Given instruction: Update the material below by replacing every "crumpled front bumper" with "smashed front bumper" and keeping everything else the same. Leave the pictures out of your answer.

Given data:
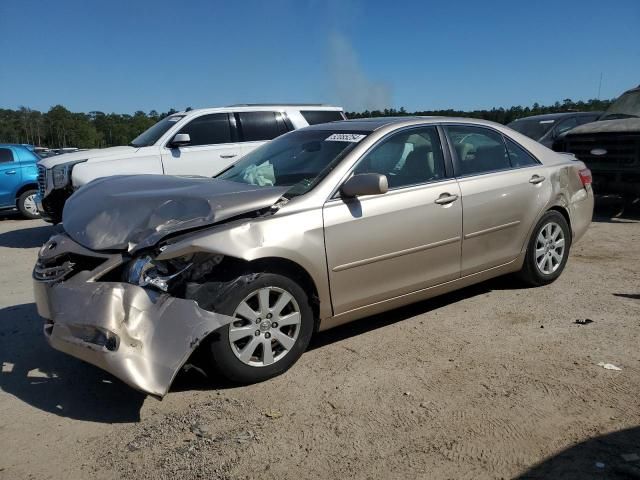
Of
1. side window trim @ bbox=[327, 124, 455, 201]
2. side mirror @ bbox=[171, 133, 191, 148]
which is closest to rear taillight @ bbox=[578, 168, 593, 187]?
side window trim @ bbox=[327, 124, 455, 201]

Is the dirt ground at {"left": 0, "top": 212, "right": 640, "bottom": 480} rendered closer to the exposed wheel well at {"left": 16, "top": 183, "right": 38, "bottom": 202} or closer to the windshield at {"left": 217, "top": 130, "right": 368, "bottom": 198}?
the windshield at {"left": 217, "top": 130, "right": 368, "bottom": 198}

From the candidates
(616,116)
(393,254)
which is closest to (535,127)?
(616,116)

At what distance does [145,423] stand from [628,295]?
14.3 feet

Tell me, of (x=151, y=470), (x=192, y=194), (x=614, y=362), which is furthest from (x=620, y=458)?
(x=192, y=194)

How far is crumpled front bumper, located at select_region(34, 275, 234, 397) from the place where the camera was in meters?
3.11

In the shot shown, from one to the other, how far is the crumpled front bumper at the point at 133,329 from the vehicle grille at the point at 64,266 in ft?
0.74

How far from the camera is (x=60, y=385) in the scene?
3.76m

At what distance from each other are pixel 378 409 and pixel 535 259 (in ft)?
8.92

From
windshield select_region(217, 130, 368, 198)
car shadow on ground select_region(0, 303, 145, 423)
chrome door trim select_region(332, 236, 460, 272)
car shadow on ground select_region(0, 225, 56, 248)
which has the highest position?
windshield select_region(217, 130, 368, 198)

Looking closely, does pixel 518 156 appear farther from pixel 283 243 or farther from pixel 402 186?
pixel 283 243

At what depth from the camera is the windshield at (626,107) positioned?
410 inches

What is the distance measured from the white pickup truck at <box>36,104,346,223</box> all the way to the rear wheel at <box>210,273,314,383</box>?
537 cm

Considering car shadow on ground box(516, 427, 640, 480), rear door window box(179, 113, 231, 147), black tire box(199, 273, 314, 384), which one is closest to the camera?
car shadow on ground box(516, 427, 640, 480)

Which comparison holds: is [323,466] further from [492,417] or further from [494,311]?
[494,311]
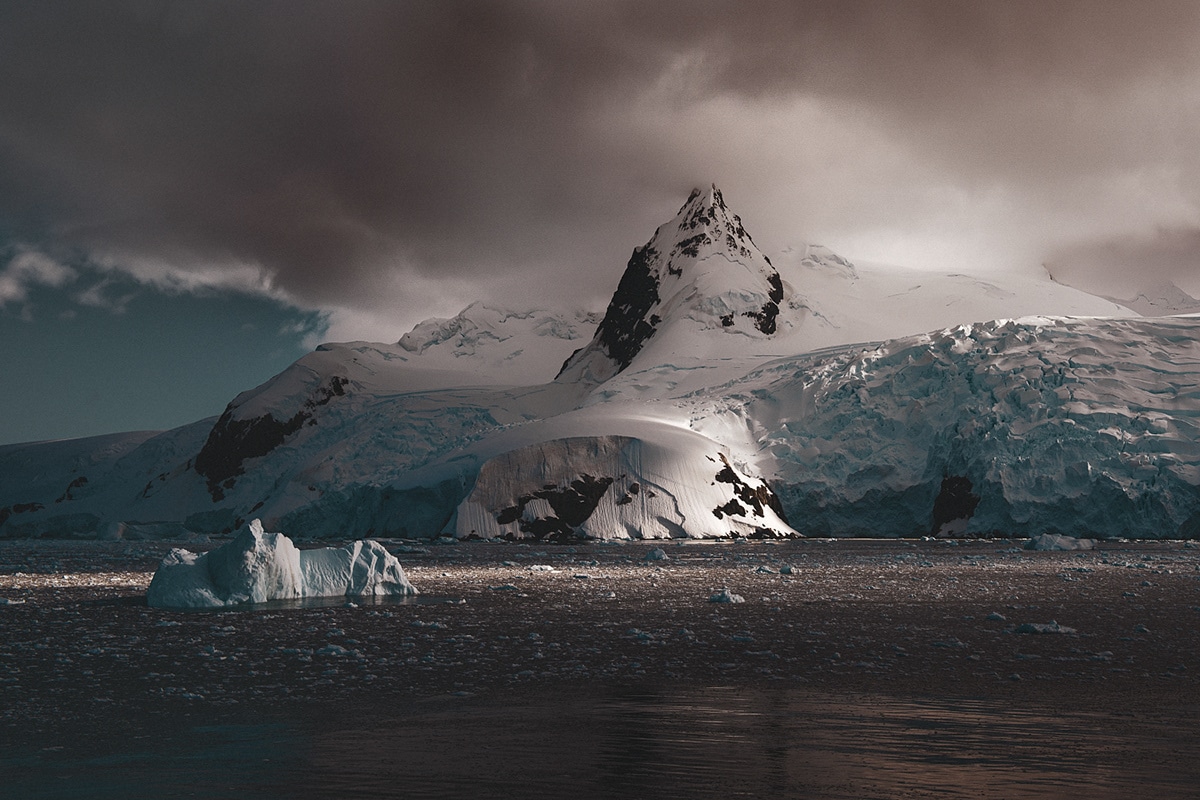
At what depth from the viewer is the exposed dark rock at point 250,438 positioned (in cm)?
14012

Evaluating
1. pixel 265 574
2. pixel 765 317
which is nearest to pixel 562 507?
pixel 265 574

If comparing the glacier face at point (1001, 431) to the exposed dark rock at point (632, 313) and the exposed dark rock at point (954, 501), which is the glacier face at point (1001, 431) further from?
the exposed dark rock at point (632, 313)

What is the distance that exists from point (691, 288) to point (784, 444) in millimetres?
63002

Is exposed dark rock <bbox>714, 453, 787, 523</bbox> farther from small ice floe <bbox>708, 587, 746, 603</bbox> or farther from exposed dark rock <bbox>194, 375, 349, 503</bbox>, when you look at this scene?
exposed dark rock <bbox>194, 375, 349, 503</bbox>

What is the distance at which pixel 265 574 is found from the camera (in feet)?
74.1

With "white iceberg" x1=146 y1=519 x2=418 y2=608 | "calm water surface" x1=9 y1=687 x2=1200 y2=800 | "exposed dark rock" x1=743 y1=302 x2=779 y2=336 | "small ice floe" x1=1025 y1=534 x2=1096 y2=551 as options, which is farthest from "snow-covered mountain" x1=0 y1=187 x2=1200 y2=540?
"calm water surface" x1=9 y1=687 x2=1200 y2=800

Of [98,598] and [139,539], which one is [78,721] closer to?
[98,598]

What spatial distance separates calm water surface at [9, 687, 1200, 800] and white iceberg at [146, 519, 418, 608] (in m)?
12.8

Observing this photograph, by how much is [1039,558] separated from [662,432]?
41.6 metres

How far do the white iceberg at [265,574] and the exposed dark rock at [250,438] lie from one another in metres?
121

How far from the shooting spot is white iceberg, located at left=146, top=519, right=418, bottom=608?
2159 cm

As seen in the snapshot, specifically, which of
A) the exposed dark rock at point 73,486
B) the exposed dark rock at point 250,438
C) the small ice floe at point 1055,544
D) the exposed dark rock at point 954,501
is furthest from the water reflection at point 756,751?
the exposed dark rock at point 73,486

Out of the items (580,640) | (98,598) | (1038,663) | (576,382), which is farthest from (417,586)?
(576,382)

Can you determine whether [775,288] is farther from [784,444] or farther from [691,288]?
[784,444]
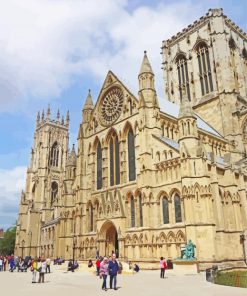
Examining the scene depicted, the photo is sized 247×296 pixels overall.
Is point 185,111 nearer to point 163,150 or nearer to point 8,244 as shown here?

Correct result:
Of
1. side window trim @ bbox=[327, 124, 455, 201]
2. side mirror @ bbox=[171, 133, 191, 148]
which is closest to rear taillight @ bbox=[578, 168, 593, 187]?
side window trim @ bbox=[327, 124, 455, 201]

Is the dirt ground at {"left": 0, "top": 212, "right": 640, "bottom": 480} rendered closer to the exposed wheel well at {"left": 16, "top": 183, "right": 38, "bottom": 202} or closer to the windshield at {"left": 217, "top": 130, "right": 368, "bottom": 198}?
the windshield at {"left": 217, "top": 130, "right": 368, "bottom": 198}

From the candidates
(616,116)
(393,254)
which is closest to (535,127)?
(616,116)

At what distance does [145,423] stand from [628,295]?
14.3 feet

Tell me, of (x=151, y=470), (x=192, y=194), (x=614, y=362), which is furthest from (x=620, y=458)?
(x=192, y=194)

How far is smashed front bumper, located at select_region(34, 275, 234, 397) from the place where the camera was in meters?
3.11

In the shot shown, from one to the other, how far is the smashed front bumper at the point at 133,329 from the vehicle grille at the point at 64,266 in ft?
0.74

How far from the camera is (x=60, y=385) in the scene?
3.76m

At what distance from each other are pixel 378 409 and pixel 535 259 (in ft)?
8.92

From
windshield select_region(217, 130, 368, 198)
car shadow on ground select_region(0, 303, 145, 423)
chrome door trim select_region(332, 236, 460, 272)
car shadow on ground select_region(0, 225, 56, 248)
which has the highest position?
windshield select_region(217, 130, 368, 198)

Looking closely, does pixel 518 156 appear farther from pixel 283 243 or farther from pixel 402 186?
pixel 283 243

At what depth from the camera is the windshield at (626,107) positioned?
410 inches

What is the distance measured from the white pickup truck at <box>36,104,346,223</box> all the way to the rear wheel at <box>210,273,314,383</box>?
537 cm

Considering car shadow on ground box(516, 427, 640, 480), rear door window box(179, 113, 231, 147), black tire box(199, 273, 314, 384), which one is closest to the camera?
car shadow on ground box(516, 427, 640, 480)

Which comparison holds: is [323,466] further from [492,417] or further from [494,311]?
[494,311]
At what depth from the viewer is the exposed dark rock at point 250,438 positioned (in cm)?
14012

Evaluating
1. pixel 265 574
2. pixel 765 317
which is nearest to pixel 562 507?
pixel 265 574

If comparing the glacier face at point (1001, 431) to the exposed dark rock at point (632, 313) and the exposed dark rock at point (954, 501), which is the glacier face at point (1001, 431) further from?
the exposed dark rock at point (632, 313)

What is the distance that exists from point (691, 288) to point (784, 444) in millimetres?
63002

Is exposed dark rock <bbox>714, 453, 787, 523</bbox> farther from small ice floe <bbox>708, 587, 746, 603</bbox> or farther from exposed dark rock <bbox>194, 375, 349, 503</bbox>, when you look at this scene?
exposed dark rock <bbox>194, 375, 349, 503</bbox>

What is the distance at which pixel 265 574 is found from the camera (in feet)?
74.1

With "white iceberg" x1=146 y1=519 x2=418 y2=608 | "calm water surface" x1=9 y1=687 x2=1200 y2=800 | "exposed dark rock" x1=743 y1=302 x2=779 y2=336 | "small ice floe" x1=1025 y1=534 x2=1096 y2=551 as options, which is farthest from "snow-covered mountain" x1=0 y1=187 x2=1200 y2=540?
"calm water surface" x1=9 y1=687 x2=1200 y2=800

Of [98,598] and [139,539], which one is [78,721] closer to?
[98,598]

What spatial distance separates calm water surface at [9, 687, 1200, 800] and white iceberg at [146, 519, 418, 608] (in m)?
12.8

Observing this photograph, by how much is [1039,558] separated from [662,432]?
41.6 metres

How far do the white iceberg at [265,574] and the exposed dark rock at [250,438] lie from one another in metres?
121

How far from the shooting spot is white iceberg, located at left=146, top=519, right=418, bottom=608?
2159 cm

As seen in the snapshot, specifically, which of
A) the exposed dark rock at point 73,486
B) the exposed dark rock at point 250,438
C) the small ice floe at point 1055,544
D) the exposed dark rock at point 954,501
is furthest from the water reflection at point 756,751?
the exposed dark rock at point 73,486

Out of the items (580,640) | (98,598) | (1038,663) | (576,382), which is farthest from (417,586)?
(576,382)

Can you determine whether [775,288] is farther from [784,444] or farther from [691,288]?
[784,444]
Examining the scene depicted, the photo is sized 247×296 pixels overall.
Is point 185,111 nearer to point 163,150 or nearer to point 8,244 as shown here?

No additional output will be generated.